Implementing a Skills Loading Tool for AI Agents

How to give your AI agent access to dozens of skills without blowing up your context window

If you're building an AI agent with specialized skills, you've probably hit this tradeoff: do you dump all instructions into the system prompt, or make the model ask for what it needs?

Here's a lazy-loading pattern that balances both.

The Problem

Say your assistant has 10+ skills detailed instruction sets for things like data analysis, report generation, and workflow automation. Each skill is a hefty markdown file. Together, they can easily eat 10,000+ tokens.

Stuffing all of them into the system prompt means the model pays that cost on every request, even when most skills are irrelevant. But if the model doesn't know what's available, it can't ask for what it needs.

The Solution: Index + Load

Expose a lightweight index in the system prompt, and give the model a tool to load the full content on demand. Think of it like a table of contents vs. reading the whole book.

1. Define skills as markdown with frontmatter

Each skill is a markdown file. The frontmatter holds metadata, the body holds the actual instructions:

---
name: Data Analysis
description: Analyze datasets with statistical methods and visualizations
triggers:
  - analyze data
  - statistics
---

# Data Analysis Instructions

When analyzing data, follow these steps...
(detailed instructions, templates, examples, etc.)

2. Build a lightweight index for the system prompt

Instead of injecting full skill content, build a summary table — just names and descriptions:

function buildSkillIndex(skills: ParsedSkill[]): string {
  const rows = skills.map(
    (s) => `| ${s.metadata.name} | ${s.metadata.description} |`
  );

  return [
    "## Available Skills",
    "Use the `loadSkill` tool to load a skill when needed.",
    "",
    "| Skill | Description |",
    "|-------|-------------|",
    ...rows,
  ].join("\n");
}

This adds ~200 tokens to your prompt regardless of how many skills you have, versus thousands for the full content.

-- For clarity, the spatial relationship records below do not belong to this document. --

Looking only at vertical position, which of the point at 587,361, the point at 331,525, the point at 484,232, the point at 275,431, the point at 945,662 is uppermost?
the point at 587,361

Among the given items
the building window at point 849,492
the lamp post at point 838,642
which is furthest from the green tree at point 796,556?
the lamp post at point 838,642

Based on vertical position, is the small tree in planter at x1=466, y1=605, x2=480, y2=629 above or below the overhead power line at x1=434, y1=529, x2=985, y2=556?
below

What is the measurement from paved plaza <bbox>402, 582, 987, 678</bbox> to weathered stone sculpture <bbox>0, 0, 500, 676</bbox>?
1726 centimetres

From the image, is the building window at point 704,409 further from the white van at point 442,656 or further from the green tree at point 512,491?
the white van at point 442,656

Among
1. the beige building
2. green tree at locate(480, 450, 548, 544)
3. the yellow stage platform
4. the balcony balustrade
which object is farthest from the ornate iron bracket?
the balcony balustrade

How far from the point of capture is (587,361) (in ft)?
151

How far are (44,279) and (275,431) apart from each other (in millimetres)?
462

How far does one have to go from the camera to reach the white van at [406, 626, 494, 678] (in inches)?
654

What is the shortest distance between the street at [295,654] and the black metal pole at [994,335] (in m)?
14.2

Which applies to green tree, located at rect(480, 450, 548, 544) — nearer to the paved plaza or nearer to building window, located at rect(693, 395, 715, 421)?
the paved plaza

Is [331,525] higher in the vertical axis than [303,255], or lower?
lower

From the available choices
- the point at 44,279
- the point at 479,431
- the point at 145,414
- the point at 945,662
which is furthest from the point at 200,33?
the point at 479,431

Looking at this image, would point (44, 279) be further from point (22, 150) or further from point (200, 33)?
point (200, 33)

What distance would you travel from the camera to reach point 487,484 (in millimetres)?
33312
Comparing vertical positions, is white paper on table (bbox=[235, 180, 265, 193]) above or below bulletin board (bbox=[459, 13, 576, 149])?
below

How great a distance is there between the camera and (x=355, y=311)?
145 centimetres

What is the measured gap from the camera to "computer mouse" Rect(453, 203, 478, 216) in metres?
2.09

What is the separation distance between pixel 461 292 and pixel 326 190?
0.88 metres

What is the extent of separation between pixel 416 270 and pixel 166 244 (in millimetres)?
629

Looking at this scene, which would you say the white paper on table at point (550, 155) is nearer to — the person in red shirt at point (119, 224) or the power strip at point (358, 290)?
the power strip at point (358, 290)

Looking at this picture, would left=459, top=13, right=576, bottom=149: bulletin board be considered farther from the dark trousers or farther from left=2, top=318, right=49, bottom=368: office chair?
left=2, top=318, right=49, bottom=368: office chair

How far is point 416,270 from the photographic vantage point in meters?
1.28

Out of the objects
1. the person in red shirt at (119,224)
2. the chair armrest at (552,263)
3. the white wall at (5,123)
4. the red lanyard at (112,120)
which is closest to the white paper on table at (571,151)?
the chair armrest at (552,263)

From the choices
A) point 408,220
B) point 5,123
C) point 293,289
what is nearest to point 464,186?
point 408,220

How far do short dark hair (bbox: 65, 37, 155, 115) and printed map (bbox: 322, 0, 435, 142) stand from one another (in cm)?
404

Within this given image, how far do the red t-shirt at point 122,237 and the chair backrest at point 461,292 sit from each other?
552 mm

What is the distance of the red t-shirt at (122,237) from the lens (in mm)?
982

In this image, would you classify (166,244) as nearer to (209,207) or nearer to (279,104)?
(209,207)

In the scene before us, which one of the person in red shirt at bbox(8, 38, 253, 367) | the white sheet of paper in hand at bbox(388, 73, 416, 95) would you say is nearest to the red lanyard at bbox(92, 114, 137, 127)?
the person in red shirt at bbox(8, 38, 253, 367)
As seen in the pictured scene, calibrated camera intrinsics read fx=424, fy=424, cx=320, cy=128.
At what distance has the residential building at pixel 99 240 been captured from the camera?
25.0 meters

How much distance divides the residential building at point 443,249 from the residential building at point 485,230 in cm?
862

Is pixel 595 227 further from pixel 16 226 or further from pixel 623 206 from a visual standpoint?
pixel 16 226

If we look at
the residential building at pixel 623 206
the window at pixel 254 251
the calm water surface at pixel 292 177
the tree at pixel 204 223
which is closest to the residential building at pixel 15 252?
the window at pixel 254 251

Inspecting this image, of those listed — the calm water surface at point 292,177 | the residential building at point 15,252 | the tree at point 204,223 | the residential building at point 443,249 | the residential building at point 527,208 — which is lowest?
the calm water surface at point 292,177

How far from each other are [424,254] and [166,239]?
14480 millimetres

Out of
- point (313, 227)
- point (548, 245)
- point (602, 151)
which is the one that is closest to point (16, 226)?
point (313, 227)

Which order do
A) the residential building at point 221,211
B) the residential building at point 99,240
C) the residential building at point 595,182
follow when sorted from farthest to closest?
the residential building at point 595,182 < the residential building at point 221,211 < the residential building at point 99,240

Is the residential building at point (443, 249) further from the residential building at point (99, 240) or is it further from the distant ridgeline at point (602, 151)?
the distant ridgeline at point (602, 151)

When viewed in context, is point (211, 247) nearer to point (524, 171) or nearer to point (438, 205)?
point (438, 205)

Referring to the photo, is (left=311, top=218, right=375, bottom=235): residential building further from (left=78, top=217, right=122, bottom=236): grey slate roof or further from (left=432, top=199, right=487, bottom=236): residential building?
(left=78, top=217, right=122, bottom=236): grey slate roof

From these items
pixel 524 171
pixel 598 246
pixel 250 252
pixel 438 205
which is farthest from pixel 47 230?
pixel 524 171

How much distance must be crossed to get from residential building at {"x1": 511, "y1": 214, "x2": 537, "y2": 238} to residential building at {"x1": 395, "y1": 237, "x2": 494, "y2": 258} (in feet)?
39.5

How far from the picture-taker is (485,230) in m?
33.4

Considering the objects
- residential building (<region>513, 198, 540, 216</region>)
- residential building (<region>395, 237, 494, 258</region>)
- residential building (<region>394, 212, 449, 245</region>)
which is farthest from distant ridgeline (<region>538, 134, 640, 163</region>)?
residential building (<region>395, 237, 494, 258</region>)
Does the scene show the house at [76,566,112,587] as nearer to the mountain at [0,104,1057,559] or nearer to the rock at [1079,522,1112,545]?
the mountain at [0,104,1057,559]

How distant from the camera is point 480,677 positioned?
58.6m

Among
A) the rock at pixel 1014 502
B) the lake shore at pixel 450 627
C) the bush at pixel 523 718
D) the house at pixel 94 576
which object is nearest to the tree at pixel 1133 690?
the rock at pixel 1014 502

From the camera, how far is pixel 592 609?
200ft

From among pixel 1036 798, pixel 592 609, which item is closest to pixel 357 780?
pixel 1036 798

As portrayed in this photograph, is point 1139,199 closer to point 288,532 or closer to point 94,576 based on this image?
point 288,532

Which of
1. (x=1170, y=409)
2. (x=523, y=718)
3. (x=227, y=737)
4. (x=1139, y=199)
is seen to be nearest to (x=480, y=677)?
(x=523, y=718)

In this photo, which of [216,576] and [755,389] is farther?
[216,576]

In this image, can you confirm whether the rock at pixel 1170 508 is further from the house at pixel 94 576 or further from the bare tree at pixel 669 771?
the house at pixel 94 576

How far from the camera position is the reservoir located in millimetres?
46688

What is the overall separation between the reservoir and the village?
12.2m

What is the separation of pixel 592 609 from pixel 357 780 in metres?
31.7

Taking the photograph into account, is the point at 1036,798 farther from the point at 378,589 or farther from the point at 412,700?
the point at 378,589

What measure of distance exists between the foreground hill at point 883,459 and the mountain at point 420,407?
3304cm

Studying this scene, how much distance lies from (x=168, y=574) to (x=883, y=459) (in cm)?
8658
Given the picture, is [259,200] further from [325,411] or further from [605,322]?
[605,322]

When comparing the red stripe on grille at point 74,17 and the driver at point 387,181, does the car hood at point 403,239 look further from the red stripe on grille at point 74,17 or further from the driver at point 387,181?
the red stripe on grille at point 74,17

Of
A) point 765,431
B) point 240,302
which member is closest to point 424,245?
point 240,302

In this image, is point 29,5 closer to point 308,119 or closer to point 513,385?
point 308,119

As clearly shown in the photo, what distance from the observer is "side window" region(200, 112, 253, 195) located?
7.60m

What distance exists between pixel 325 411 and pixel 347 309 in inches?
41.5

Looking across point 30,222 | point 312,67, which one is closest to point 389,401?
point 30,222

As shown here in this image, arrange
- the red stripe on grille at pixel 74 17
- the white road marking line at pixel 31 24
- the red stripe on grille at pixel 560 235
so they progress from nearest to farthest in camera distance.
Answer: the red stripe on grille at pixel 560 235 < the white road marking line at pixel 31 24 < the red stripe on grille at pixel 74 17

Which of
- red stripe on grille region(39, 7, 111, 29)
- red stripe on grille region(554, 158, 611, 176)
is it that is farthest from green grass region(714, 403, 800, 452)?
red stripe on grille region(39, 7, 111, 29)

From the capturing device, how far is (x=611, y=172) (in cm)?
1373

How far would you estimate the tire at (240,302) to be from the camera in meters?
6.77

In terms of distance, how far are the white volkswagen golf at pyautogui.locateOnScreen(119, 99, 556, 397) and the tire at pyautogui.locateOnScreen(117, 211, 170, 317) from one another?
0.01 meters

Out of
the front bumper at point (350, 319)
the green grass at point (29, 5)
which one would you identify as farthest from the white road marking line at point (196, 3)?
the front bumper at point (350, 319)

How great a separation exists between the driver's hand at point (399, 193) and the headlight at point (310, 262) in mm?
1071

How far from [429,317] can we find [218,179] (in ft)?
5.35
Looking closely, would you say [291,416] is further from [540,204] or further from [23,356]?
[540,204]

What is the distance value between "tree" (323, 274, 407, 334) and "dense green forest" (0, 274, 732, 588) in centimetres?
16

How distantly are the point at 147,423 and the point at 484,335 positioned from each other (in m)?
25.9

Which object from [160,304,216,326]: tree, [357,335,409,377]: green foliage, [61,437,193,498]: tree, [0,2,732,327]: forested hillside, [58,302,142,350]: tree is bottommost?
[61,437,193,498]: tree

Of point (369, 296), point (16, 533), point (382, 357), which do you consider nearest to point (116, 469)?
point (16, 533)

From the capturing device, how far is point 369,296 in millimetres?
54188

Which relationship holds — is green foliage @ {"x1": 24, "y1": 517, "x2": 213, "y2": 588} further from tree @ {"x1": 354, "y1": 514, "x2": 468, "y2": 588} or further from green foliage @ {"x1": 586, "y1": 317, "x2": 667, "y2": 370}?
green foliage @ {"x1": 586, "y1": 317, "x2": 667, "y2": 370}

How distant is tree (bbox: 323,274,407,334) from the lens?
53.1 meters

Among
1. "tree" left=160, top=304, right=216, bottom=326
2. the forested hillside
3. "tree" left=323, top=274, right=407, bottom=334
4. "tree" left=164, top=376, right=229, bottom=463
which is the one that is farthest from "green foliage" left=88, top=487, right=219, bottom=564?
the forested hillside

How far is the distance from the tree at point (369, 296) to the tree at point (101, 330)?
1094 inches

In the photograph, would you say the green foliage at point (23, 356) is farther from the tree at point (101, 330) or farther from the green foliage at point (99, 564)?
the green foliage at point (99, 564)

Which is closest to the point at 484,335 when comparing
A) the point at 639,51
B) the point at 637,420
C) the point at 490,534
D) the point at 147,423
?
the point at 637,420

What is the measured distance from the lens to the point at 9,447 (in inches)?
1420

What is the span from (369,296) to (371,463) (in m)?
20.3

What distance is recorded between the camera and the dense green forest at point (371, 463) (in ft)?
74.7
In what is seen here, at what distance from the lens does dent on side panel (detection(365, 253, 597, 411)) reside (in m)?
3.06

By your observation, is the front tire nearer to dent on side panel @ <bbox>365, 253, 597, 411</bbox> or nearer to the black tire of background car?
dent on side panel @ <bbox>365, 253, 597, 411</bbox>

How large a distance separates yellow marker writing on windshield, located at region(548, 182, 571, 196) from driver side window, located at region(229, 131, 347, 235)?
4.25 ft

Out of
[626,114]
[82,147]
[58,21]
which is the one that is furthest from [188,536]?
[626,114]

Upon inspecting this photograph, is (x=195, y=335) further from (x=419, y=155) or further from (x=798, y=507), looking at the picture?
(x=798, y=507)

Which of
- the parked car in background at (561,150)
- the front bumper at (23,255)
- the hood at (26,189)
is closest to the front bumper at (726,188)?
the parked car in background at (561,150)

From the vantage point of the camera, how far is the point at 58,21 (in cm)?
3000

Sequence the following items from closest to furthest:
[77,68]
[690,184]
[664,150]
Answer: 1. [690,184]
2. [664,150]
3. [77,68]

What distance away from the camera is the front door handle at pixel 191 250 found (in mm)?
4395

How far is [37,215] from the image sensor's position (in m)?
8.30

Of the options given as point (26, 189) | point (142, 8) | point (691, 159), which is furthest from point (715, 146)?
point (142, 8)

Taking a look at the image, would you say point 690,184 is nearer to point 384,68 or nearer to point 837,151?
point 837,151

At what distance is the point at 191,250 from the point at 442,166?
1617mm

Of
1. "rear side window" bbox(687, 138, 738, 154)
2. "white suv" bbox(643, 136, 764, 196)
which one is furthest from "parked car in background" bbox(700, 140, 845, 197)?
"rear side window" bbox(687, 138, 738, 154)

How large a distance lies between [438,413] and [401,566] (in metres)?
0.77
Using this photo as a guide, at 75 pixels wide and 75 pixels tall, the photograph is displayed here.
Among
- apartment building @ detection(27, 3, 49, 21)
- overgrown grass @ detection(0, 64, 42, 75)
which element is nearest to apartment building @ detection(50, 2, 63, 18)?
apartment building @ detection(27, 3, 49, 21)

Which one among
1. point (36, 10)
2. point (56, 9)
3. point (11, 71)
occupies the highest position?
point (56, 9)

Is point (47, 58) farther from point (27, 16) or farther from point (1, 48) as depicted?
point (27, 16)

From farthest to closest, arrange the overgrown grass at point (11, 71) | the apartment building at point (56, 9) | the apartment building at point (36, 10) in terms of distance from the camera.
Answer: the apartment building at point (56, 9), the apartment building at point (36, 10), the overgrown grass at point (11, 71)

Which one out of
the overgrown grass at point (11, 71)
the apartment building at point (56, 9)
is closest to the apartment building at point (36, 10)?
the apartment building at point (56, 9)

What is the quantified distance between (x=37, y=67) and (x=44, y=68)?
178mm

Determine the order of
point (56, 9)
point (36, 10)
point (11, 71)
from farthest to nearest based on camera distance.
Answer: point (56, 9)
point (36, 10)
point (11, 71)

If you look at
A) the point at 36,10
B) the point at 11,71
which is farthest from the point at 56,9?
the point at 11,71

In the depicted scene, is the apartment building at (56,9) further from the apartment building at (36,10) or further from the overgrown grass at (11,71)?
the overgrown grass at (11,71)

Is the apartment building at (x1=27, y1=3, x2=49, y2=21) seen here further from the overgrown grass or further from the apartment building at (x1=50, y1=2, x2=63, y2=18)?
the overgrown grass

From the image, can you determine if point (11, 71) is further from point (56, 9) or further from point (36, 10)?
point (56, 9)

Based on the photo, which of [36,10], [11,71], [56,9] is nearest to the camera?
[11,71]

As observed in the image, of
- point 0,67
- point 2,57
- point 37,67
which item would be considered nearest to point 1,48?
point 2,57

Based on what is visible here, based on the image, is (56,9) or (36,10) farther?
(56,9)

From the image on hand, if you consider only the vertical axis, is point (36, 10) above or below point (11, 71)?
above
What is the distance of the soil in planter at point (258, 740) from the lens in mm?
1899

3. Create the loadSkill tool

This is the key piece. The model calls this tool to fetch full instructions on demand. The .max(3) cap prevents it from loading too many at once:

function createLoadSkillTool(skills: ParsedSkill[]) {
  return {
    description: "Load specialized skills when you need detailed guidance.",
    parameters: z.object({
      names: z.array(z.string()).min(1).max(3),
    }),
    execute: async ({ names }) => {
      const loaded = [];

      for (const name of names) {
        const skill = skills.find(
          (s) => s.metadata.name.toLowerCase() === name.toLowerCase()
        );
        if (skill) loaded.push({ name: skill.metadata.name, content: skill.content });
      }

      return { success: loaded.length > 0, skills: loaded };
    },
  };
}

4. Wire it up

Register the tool conditionally, only if skills exist. The index goes in the system prompt, the content stays behind the tool:

const { skills, context } = categorizeFiles(files);

const systemPrompt = `You are a helpful assistant.\n${buildSkillIndex(skills)}`;

const tools = {
  ...baseTools,
  ...(skills.length > 0 ? { loadSkill: createLoadSkillTool(skills) } : {}),
};

The Tradeoff

Factor All in Context Index + Load Tool
Latency Immediate - one turn Extra round-trip per skill load
Token cost Pay for everything, every time Pay only for what's used
Reliability Model always has instructions Model might forget to load a skill
Scalability Degrades as skills grow Stays flat

Use direct context when you have a handful of short skills, or every request needs them.

Use the load tool when you have many large skills and most requests only touch one or two. In our case, the average request uses 1 skill out of 10+ — so the savings are significant.

One thing to watch out for

The model can sometimes skip loading a skill even when it's relevant. A nudge in the system prompt helps ("Load a skill when the user's request matches its description"), but it's not bulletproof. If a skill is critical to every interaction, just put it in the context directly.